** Begin **
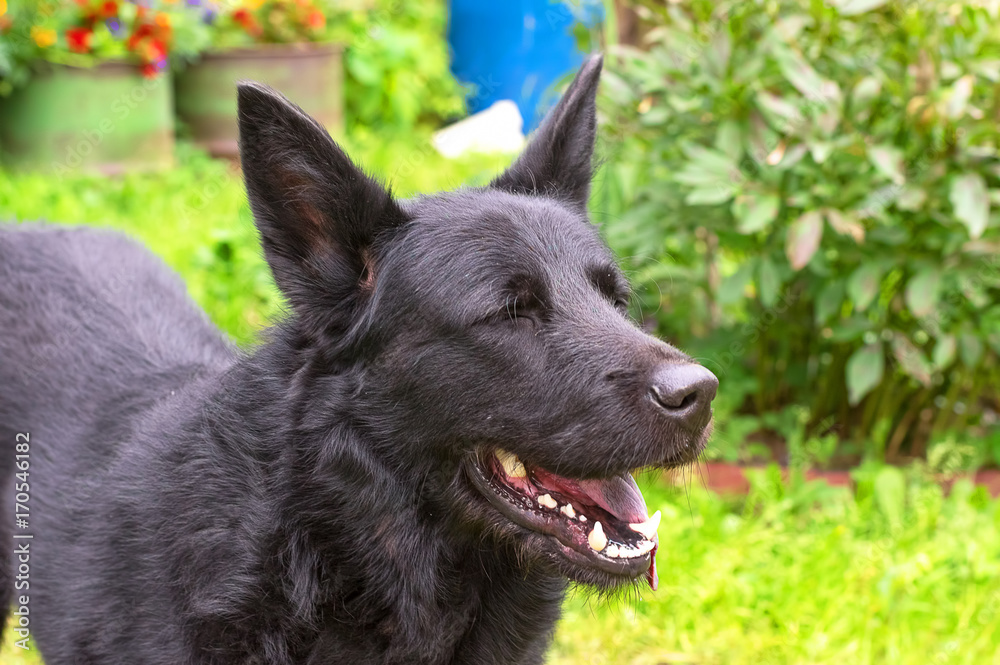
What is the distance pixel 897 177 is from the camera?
368cm

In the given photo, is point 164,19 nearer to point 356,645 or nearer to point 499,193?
point 499,193

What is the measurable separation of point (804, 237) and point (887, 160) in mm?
407

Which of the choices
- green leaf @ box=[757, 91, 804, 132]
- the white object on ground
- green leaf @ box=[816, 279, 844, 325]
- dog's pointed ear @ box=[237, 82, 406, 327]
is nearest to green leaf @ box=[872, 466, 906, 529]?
green leaf @ box=[816, 279, 844, 325]

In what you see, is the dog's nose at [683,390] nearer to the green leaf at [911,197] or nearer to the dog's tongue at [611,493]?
the dog's tongue at [611,493]

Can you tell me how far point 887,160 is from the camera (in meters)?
3.73

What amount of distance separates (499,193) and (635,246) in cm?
178

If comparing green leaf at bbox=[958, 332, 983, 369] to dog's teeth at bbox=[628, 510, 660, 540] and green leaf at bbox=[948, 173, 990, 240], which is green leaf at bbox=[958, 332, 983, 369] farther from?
dog's teeth at bbox=[628, 510, 660, 540]

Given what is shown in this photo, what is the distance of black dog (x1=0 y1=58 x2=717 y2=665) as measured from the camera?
230cm

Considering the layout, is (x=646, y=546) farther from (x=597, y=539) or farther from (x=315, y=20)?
(x=315, y=20)

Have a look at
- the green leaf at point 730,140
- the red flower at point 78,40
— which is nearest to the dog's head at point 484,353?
the green leaf at point 730,140

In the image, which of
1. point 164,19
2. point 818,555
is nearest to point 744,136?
point 818,555

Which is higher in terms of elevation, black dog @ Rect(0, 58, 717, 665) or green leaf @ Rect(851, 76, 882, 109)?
green leaf @ Rect(851, 76, 882, 109)

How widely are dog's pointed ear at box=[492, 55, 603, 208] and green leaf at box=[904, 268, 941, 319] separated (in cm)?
170

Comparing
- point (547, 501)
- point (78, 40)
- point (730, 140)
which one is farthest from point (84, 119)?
point (547, 501)
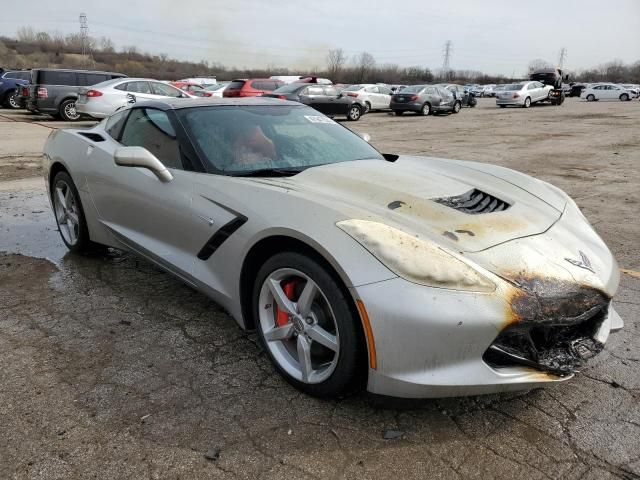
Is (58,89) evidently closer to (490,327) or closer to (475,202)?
(475,202)

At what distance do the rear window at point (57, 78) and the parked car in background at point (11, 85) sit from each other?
5182 mm

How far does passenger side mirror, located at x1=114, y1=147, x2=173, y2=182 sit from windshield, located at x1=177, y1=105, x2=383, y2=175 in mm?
256

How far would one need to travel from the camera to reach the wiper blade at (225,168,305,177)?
296cm

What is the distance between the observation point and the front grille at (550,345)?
2.07 metres

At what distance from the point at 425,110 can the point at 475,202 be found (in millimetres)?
22266

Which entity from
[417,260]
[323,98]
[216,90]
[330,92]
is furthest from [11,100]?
[417,260]

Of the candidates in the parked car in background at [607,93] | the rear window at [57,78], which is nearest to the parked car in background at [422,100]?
the rear window at [57,78]

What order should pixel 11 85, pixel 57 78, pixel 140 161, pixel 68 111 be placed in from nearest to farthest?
pixel 140 161 < pixel 57 78 < pixel 68 111 < pixel 11 85

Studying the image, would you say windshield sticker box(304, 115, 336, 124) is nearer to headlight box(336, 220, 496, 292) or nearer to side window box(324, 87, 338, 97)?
headlight box(336, 220, 496, 292)

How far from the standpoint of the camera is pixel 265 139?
3303 mm

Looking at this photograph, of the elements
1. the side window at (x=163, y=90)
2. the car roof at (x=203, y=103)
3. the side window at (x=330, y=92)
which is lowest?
the car roof at (x=203, y=103)

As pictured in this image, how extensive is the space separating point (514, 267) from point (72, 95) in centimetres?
1790

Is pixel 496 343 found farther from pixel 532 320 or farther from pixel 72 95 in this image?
** End **
[Exercise instructions]
Reproduce verbatim every line of the items above, from the line containing "Is (58,89) evidently" through the final line of the items, both ends inclusive.

[Solution to the problem]
Is (58,89) evidently closer to (490,327) or closer to (475,202)?
(475,202)

At what distance do the rear window at point (57, 78) and the parked car in background at point (11, 85) sit from each other?
5182 mm

How far does passenger side mirror, located at x1=114, y1=147, x2=173, y2=182 sit from windshield, located at x1=177, y1=105, x2=383, y2=175 in mm?
256

How far would one need to travel from the camera to reach the wiper blade at (225,168,305,177)?
296cm

What is the distance between the observation point and the front grille at (550,345)?
2.07 metres

At what distance from the point at 425,110 can the point at 475,202 be found (in millimetres)?
22266

Which entity from
[417,260]
[323,98]
[216,90]
[330,92]
is furthest from [11,100]?
[417,260]

Of the candidates in the parked car in background at [607,93] | the rear window at [57,78], which is nearest to the parked car in background at [422,100]?
the rear window at [57,78]

What order should pixel 11 85, pixel 57 78, pixel 140 161, pixel 68 111 be placed in from nearest to farthest?
pixel 140 161 < pixel 57 78 < pixel 68 111 < pixel 11 85

Studying the image, would you say windshield sticker box(304, 115, 336, 124) is nearer to headlight box(336, 220, 496, 292) or nearer to side window box(324, 87, 338, 97)?
headlight box(336, 220, 496, 292)

How far from the standpoint of the camera is pixel 265 139?
3303 mm

Looking at this photograph, of the elements
1. the side window at (x=163, y=90)
2. the car roof at (x=203, y=103)
3. the side window at (x=330, y=92)
which is lowest?
the car roof at (x=203, y=103)

As pictured in this image, how extensive is the space separating point (514, 267) from point (72, 95) in centimetres?
1790

Is pixel 496 343 found farther from pixel 532 320 or farther from pixel 72 95 in this image?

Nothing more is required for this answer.